If you were designing a cryptosystem you'd pick the one where the security lies in the key and not in obfuscation. The same applies when designing an attack you want to keep secret.

cpeterso · on Aug 15, 2013

Linux's /dev/urandom does not trust hardware RNGs any more than other entropy sources. All entropy sources are stirred into the same entropy pool.

ballard · on Aug 15, 2013

Does it use multiple pools a-la Fortuna?

__alexs · on Aug 15, 2013

There's an input pool and 2 output pools but it's not like Fortuna. This is the most up to date analysis of the Linux entropy system I'm aware of http://eprint.iacr.org/2012/251.pdf

gizmo686 · on Aug 15, 2013

No you don't. The only time you need to worry about the NSA having a back door into your random number generator is if you are worried either about the NSA attacking you (in which case you probably don't have a chance anyway), or are worried that some learned of the NSA's back door and is exploiting that.

derefr · on Aug 15, 2013

That reminds me of a question I've been pondering on-and-off for a while: is it possible even in theory to use Sufficiently Advanced Mathematics (e.g. homomorphic encryption) to build a trusted computation environment on top of an untrustworthy foundation?

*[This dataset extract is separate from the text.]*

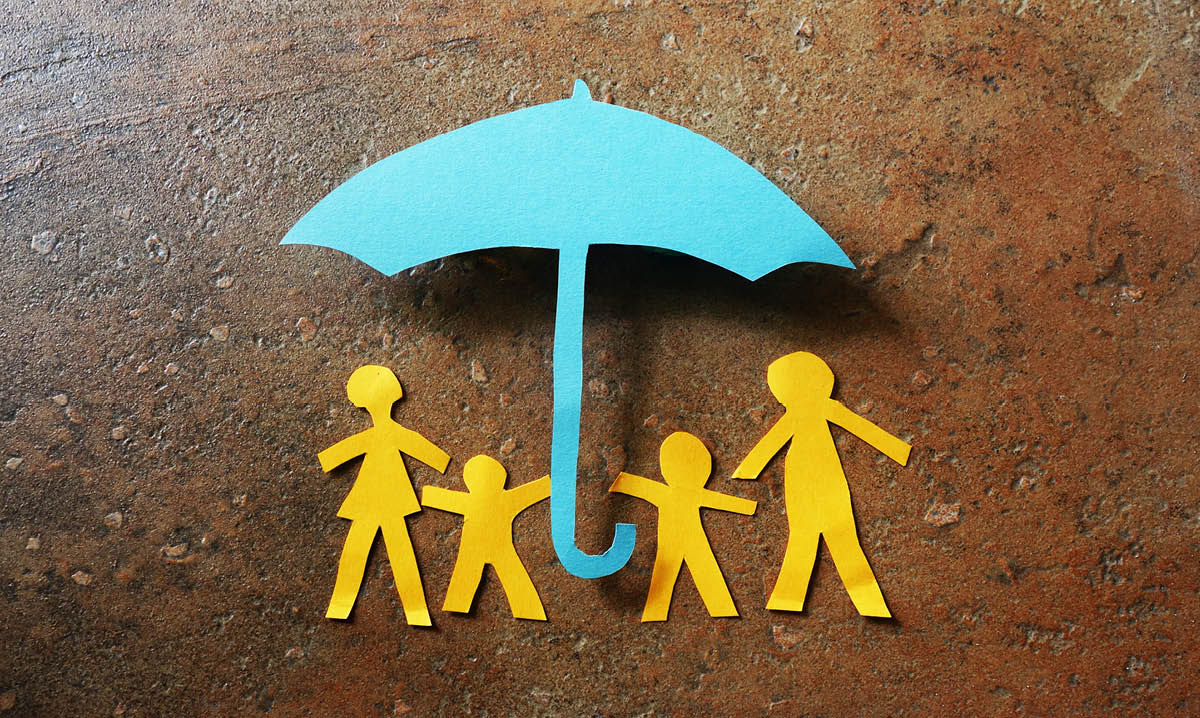 Paper family under an umbrella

For example, I want to run a VM on EC2, knowing the NSA's after something I have. Is there some way I could, even theoretically, build my VM, that would protect it from the NSA compelling Amazon's cooperation in ripping the data right from my VM's memory at the hypervisor level?

tptacek · on Aug 15, 2013

Possibly. For instance, look up some papers on White Box Cryptography; these are implementations of things like AES designed to run AES computations on untrusted platforms without revealing their key (the key gets "baked in" to the code that runs the algorithm in such a way that it's theorized to be cryptographically hard to extract the key from the algorithm).

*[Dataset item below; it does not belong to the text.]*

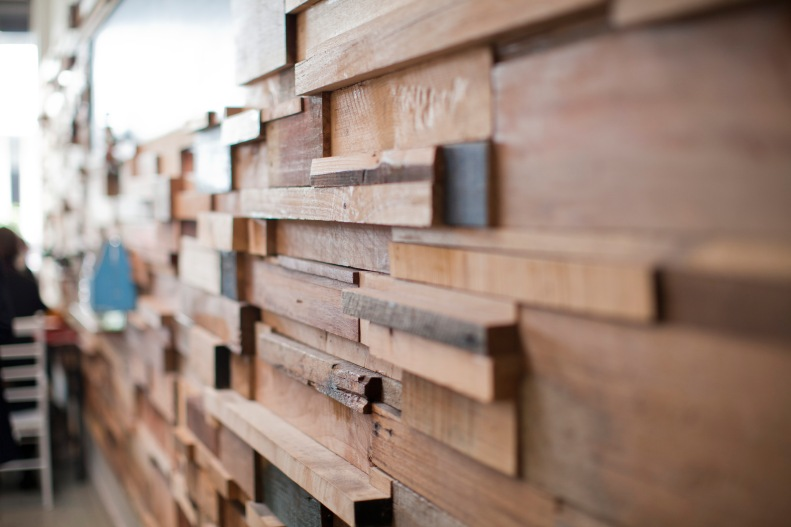 outfitted w/ lovely, recycled timber off-cuts & furniture foraged from flea markets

You are getting into the flip side of the DRM coin here; put differently: if there's a way to do what you want, there's also a way for the MPAA to do what it wants on PCs.

Personally, I think there is, at least in the dollar-cost model of security.

bch · on Aug 15, 2013

I'm out of my depth here, but since this conversation seems precise, and is discussing theoretical and practical implementations, does this paper[1] factor in? If so, is it fair to say that at some level, without auditing every aspect of hardware, and every aspect of all software used at build time and runtime, you can't know?

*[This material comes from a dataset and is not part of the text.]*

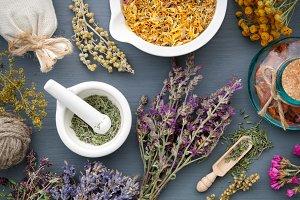 Medicinal herbs, mortar and sachet.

[1] http://cm.bell-labs.com/who/ken/trust.html

ballard · on Aug 15, 2013

It's a good insight. There is distinction between I/O (rendering the video and audio to the host) and computations of a seemingly blackbox. Would also be an interesting avenue for malware to grow into if possible. The problem is there's always been decryption code that has to live somewhere that effectively unlocks the whole thing. Edit: PyPy but zk computing for malware.

homeomorphic · on Aug 15, 2013

Wouldn't this make nice foundations for hardware cryptographic tokens such as CryptoStick?

sweis · on Aug 15, 2013

We're working on a similar problem at PrivateCore: Protecting VM data in-use on outsourced infrastructure.

We're running a high-assurance, remotely attestable hypervisor inside the CPU cache and encrypting all access to main memory. This protects against threats from the physical layer, like cold boot, DMA attacks, NVDIMMs, bus analyzers, etc.

It's not quite what you're talking about in your Amazon and NSA scenario. Amazon doesn't let you bring your own hypervisor to run on bare metal and the NSA can compromise the CPU itself.

However, our approach does give you assurance that someone with physical access can't easily snapshot your VM memory.

derefr · on Aug 15, 2013

> remotely attestable hypervisor

How does this bit work, by the way? What's stopping an altered hypervisor from lying to say it's unaltered? (This is the classic "how do you verify a player on your FPS isn't running a bot instead of a game-client" problem in a nutshell.)

sweis · on Aug 15, 2013

Today we rely on the TPM to measure the state of the system using Intel TXT. These measurements are stored in platform configuration registers (PCRs) on the TPM device.

There are known TPM and LPC bus vulnerabilities. That is why long-term we will move away from that dependency by utilizing upcoming CPU features.

e12e · on Aug 15, 2013

> our approach does give you assurance that someone with physical access can't easily snapshot your VM memory.

But how do you know the VM (or rather the hypervisor for the vm) is running on physical hardware, and not in a hypervisor?

I can't think of a way you could be certain of this remotely? Perhaps you could be on-site for the boot-up, and then rely on the fact that snapshotting is very hard -- but it sounds rather fragile...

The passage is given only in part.